"This means that new and existing titles optimized for Mango features like fast app switching, background audio, multiple and double-sided Live Tiles, better Search integration, and more will begin publishing in a matter of days," said Todd Brix, Microsoft's senior director for Windows Phone marketplace, in a blog post.
Brix said Windows Phone users who are running a pre-release version of Mango will be able to download and run the new apps almost immediately, but general consumers will have to wait until Mango is made officially available. Brix did not specify a release date, but most observers believe the Mango update will drop sometime in the fall.

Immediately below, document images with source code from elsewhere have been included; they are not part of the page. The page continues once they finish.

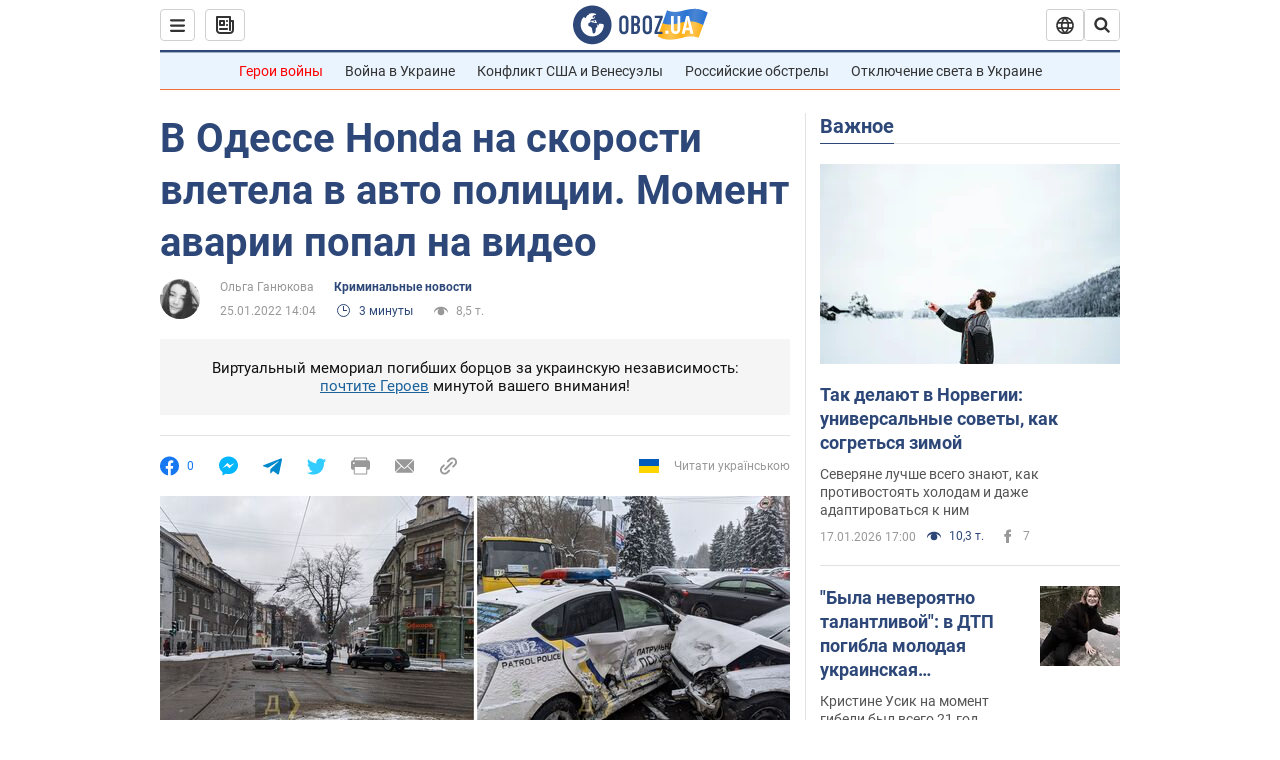

--- FILE ---
content_type: application/x-javascript; charset=utf-8
request_url: https://servicer.idealmedia.io/1418748/1?nocmp=1&sessionId=696bccfb-048b1&sessionPage=1&sessionNumberWeek=1&sessionNumber=1&scale_metric_1=64.00&scale_metric_2=256.00&scale_metric_3=100.00&cbuster=1768672507140178250680&pvid=8e2ff75d-1a4f-4c9a-b254-d5ca8d6d071c&implVersion=11&lct=1763555100&mp4=1&ap=1&consentStrLen=0&wlid=688cf1d5-3ee3-4b2f-bdf1-d21930513d15&uniqId=0ee1b&niet=4g&nisd=false&evt=%5B%7B%22event%22%3A1%2C%22methods%22%3A%5B1%2C2%5D%7D%2C%7B%22event%22%3A2%2C%22methods%22%3A%5B1%2C2%5D%7D%5D&pv=5&jsv=es6&dpr=1&hashCommit=cbd500eb&apt=2022-01-25T14%3A04%3A00&tfre=4637&w=0&h=1&tl=150&tlp=1&sz=0x1&szp=1&szl=1&cxurl=https%3A%2F%2Fincident.obozrevatel.com%2Fcrime%2Fv-odesse-honda-na-skorosti-vletela-v-avto-politsii-moment-avarii-popal-na-video.htm&ref=&lu=https%3A%2F%2Fincident.obozrevatel.com%2Fcrime%2Fv-odesse-honda-na-skorosti-vletela-v-avto-politsii-moment-avarii-popal-na-video.htm
body_size: 837
content:
var _mgq=_mgq||[];
_mgq.push(["IdealmediaLoadGoods1418748_0ee1b",[
["tsn.ua","11957692","1","У Львові поліціянтка з ноги напала на жінку, яка прибирала сніг","Львівська міська рада та поліція з’ясовують обставини конфлікту між поліціянткою та двірничкою","0","","","","ZmF7z2r3YNgrkAxfStCizpgbF9hizv938FnKbPAg3zMwTJzDlndJxZG2sYQLxm7SJP9NESf5a0MfIieRFDqB_Kldt0JdlZKDYLbkLtP-Q-Un84IOONpmhYsqSsab5slF",{"i":"https://s-img.idealmedia.io/n/11957692/45x45/79x0x630x630/aHR0cDovL2ltZ2hvc3RzLmNvbS90LzUwOTE1My9mZjZkN2NlMzJkNTI1YjE3Njg2NGZhYTc1MzE0NjdmOS5qcGVn.webp?v=1768672507-hLO9hzWqrvaZajZqKR09ql1oPX_0kyQ64EUaN3886Mw","l":"https://clck.idealmedia.io/pnews/11957692/i/1298901/pp/1/1?h=ZmF7z2r3YNgrkAxfStCizpgbF9hizv938FnKbPAg3zMwTJzDlndJxZG2sYQLxm7SJP9NESf5a0MfIieRFDqB_Kldt0JdlZKDYLbkLtP-Q-Un84IOONpmhYsqSsab5slF&utm_campaign=obozrevatel.com&utm_source=obozrevatel.com&utm_medium=referral&rid=a8a6cc59-f3cd-11f0-b1db-d404e6f98490&tt=Direct&att=3&afrd=296&iv=11&ct=1&gdprApplies=0&muid=q0h7nI-vrmT9&st=-300&mp4=1&h2=RGCnD2pppFaSHdacZpvmnsy2GX6xlGXVu7txikoXAu8gNjusZyjGo1rMnMT1hEiOJN4sfajfrDOpom5RVgtfmQ**","adc":[],"sdl":0,"dl":"","category":"События Украины","dbbr":0,"bbrt":0,"type":"e","media-type":"static","clicktrackers":[],"cta":"Читати далі","cdt":"","tri":"a8a6dce5-f3cd-11f0-b1db-d404e6f98490","crid":"11957692"}],],
{"awc":{},"dt":"desktop","ts":"","tt":"Direct","isBot":1,"h2":"RGCnD2pppFaSHdacZpvmnsy2GX6xlGXVu7txikoXAu8gNjusZyjGo1rMnMT1hEiOJN4sfajfrDOpom5RVgtfmQ**","ats":0,"rid":"a8a6cc59-f3cd-11f0-b1db-d404e6f98490","pvid":"8e2ff75d-1a4f-4c9a-b254-d5ca8d6d071c","iv":11,"brid":32,"muidn":"q0h7nI-vrmT9","dnt":2,"cv":2,"afrd":296,"consent":true,"adv_src_id":39175}]);
_mgqp();
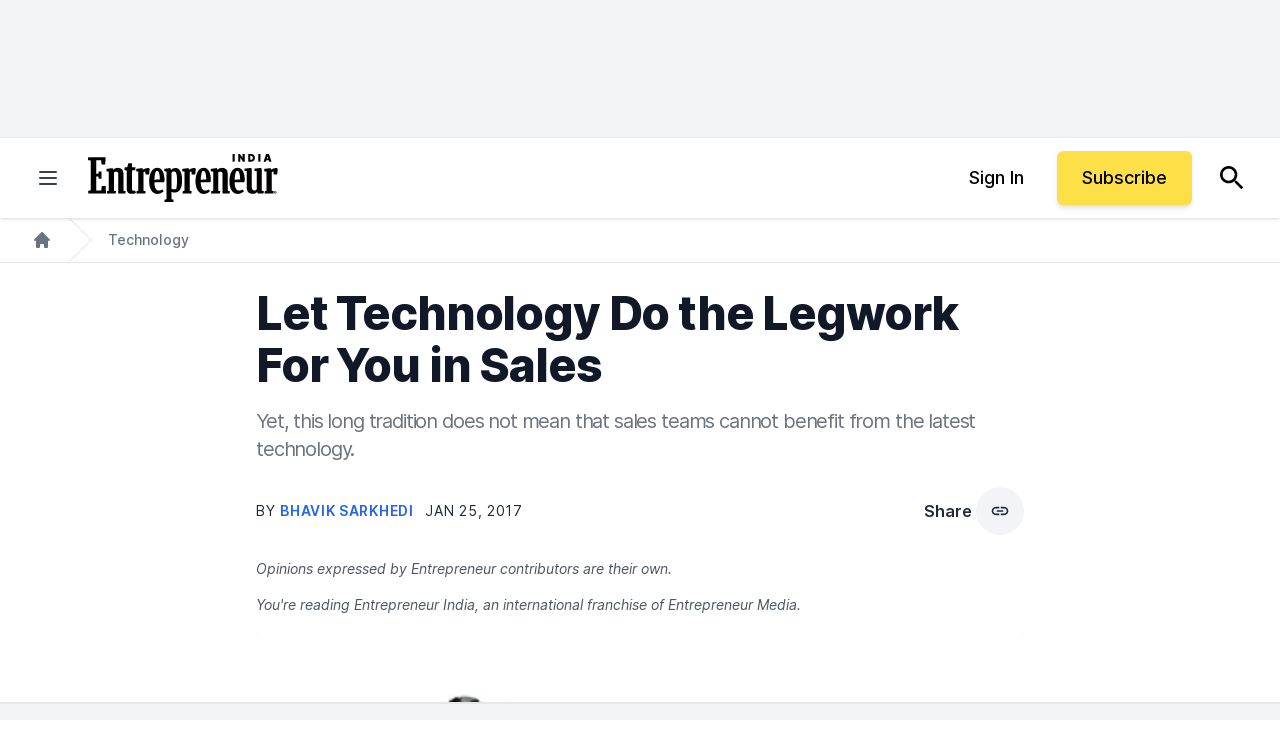

--- FILE ---
content_type: text/javascript;charset=utf-8
request_url: https://p1cluster.cxense.com/p1.js
body_size: 100
content:
cX.library.onP1('l85l7252sakv2wpnbw95aheyu');


--- FILE ---
content_type: text/javascript;charset=utf-8
request_url: https://id.cxense.com/public/user/id?json=%7B%22identities%22%3A%5B%7B%22type%22%3A%22ckp%22%2C%22id%22%3A%22mkhg6gpvs1jjnpc2%22%7D%2C%7B%22type%22%3A%22lst%22%2C%22id%22%3A%22l85l7252sakv2wpnbw95aheyu%22%7D%2C%7B%22type%22%3A%22cst%22%2C%22id%22%3A%22l85l7252sakv2wpnbw95aheyu%22%7D%5D%7D&callback=cXJsonpCB1
body_size: 202
content:
/**/
cXJsonpCB1({"httpStatus":200,"response":{"userId":"cx:t18ehsk08nr5x8rfkx0qte7u:q6ecj5xpg2bl","newUser":false}})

The 30,000 apps currently available for the pre-Mango version of Windows Phone 7 software also will run on Mango.
Microsoft also shipped a release candidate (RC) of Windows Phone SDK 7.1 for developers. The kit includes a "Go Live" license that allows developers to publish their Mango apps on the Windows Phone App Hub. It also includes the completed Marketplace Test Kit, which lets developers test their apps to ensure they meet Microsoft's technical certification requirements before uploading to the App Hub.
"This should dramatically improve your chances of passing the cert the first time," said Brix. He said the final version of Windows Phone SDK 7.1 will be released in the fall.
Mango adds 500 new features, from major improvements like multitasking to numerous, transparent back-end services, according to Microsoft.
A feature called Threads lets users glide between text, Windows Live Messenger, and Facebook chat within the same "conversation." Groups lets users receive and send messages from predefined social or business circles directly to and from the Smart Tiles home screen. Contact Cards have been enhanced to include feeds from Twitter and LinkedIn, in addition to the networks they previously supported. Local Scout, which is integrated with Bing, yields hyper-local search results for dining, shopping, and entertainment.
Mango also adds long-awaited multitasking, which lets users move freely between applications and pick up and resume where they left off. 4G wireless support is embedded, and for security-conscious enterprise customers, Mango adds support for various rights management technologies. For example, it lets authorized users open emails tagged with restrictions such as "do not forward" or "do not copy." Additionally, it beefs up integration with authoring and collaboration tools like Lync and Office 365.
Web browsing is enhanced with native support for Internet Explorer 9, which on Windows Phone 7 will drive hardware-accelerated graphics rendering as it does on the PC.
With a share of just under 6%, Microsoft's mobile Windows products significantly trail RIM BlackBerry, Apple iOS, and Google Android in U.S. mobile OS shipments, according to the most recent data from Comscore. Microsoft is counting on Mango, and its partnership with Nokia, to help it catch up. Nokia has said it may begin shipping Mango-equipped phones in the U.S., later this year, but that the bulk of its Windows Phone 7 offerings will arrive in 2012.